De Foursquare à Groupon, les nouvelles entreprises en démarrage ne font plus qu'offrir un service innovateur: elles doivent le rendre ludique. C'est ce qu'on appelle désormais la gamification. Voyant là un outil efficace tant pour le marketing que pour la formation ou la gestion des ressources humaines, les grandes entreprises ne sont pas indifférentes à ce phénomène.

Appliquer des mécanismes de jeu à des situations de travail ou d'apprentissage n'a rien de bien nouveau. En fait, c'est l'application du principe behavioriste de la gratification et de l'atteinte des buts.

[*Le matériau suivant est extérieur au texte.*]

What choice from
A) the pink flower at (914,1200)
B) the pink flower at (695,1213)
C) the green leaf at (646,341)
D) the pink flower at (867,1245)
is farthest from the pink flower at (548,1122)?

Ce qui est nouveau, c'est la création de systèmes technologiques permettant de déguiser en un jeu simple la plupart des processus d'affaires d'une entreprise: un employé ou un client qui accomplit une tâche précise marque des points, ou reçoit un écusson, dans un environnement virtuel où l'objectif est, essentiellement, d'en amasser le plus possible.

C'est cette nouvelle forme de jeu sérieux qu'on appelle, en anglais du moins, la gamification. «L'expression a gagné en popularité au cours de l'année 2010. Elle englobe des techniques inspirées du jeu vidéo qui peuvent être utilisées à des fins commerciales», explique Jean-René Bédard, Montréalais vivant à San Francisco, qui vient tout juste de fonder Gamify. Gamify offre aux entreprises des outils de jeu à des fins d'affaires: systèmes de pointage, de badges et de tableau d'honneur.

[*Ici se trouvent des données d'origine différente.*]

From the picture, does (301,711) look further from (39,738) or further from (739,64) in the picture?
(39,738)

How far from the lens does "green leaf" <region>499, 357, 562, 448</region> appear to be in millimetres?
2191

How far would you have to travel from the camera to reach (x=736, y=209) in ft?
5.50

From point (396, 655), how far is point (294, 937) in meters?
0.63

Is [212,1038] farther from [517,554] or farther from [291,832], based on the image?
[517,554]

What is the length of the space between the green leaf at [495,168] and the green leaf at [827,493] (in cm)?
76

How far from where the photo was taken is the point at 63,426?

Des géants du commerce de détail et du divertissement, comme Disney et Nike, font partie des clients de M. Bédard. Ils ne sont pas seuls à le faire: les études prédisent que d'ici à 2015, les entreprises comme Gamify, spécialisées dans les outils d'affaires inspirés du jeu, généreront des revenus annuels atteignant 1,5 milliard de dollars.

Fidéliser clients et employés

Gartner prédit que 50% de l'innovation qui sortira des laboratoires de R-D nord-américains en 2015 sera le résultat direct de l'utilisation du jeu comme outil de travail.

«À travers le jeu, il est facile d'améliorer l'implication des travailleurs, de façonner leur comportement et de stimuler l'innovation. Pour fidéliser les clients ou pour améliorer la performance des employés, les bénéfices pour l'entreprise sont nombreux», estime Brian Burke, directeur de la recherche chez Gartner.

Inspirée de mécanismes qui ont permis à certaines entreprises en démarrage de connaître un succès inespéré, comme l'outil de géolocalisation mobile Foursquare, notamment, la gamification est particulièrement appréciée par les gens du marketing et de la publicité, puisque ça s'intègre bien aux réseaux sociaux, actuellement très populaires.

«Les entreprises espèrent transformer leurs clients en agents de promotion, sur des plateformes comme Facebook ou Twitter. Une telle promotion est beaucoup plus efficace qu'une bannière publicitaire ou un spot télévisé», note Jean-René Bédard.

Elles peuvent aussi appliquer ces mêmes techniques à l'interne, aidant à mieux intégrer les nouveaux employés ou à leur donner de la formation. «En situation de jeu, notre capacité de concentration est particulièrement plus élevée. Si le jeu est bien fait, tout le monde peut embarquer: jouer, c'est inné», note Mario Asselin, de la société Opossum, à Québec.

Spécialiste des technologies d'apprentissage, M. Asselin n'est pas surpris de voir les entreprises adopter des techniques qui ont déjà fait leurs preuves ailleurs. «En aviation, on a rapidement compris que la meilleure façon d'apprendre des sujets complexes était par la simulation. À l'autre extrême, il y a l'employé du mois dans chaque restaurant de la chaîne McDonald's. C'est une autre forme de récompense.»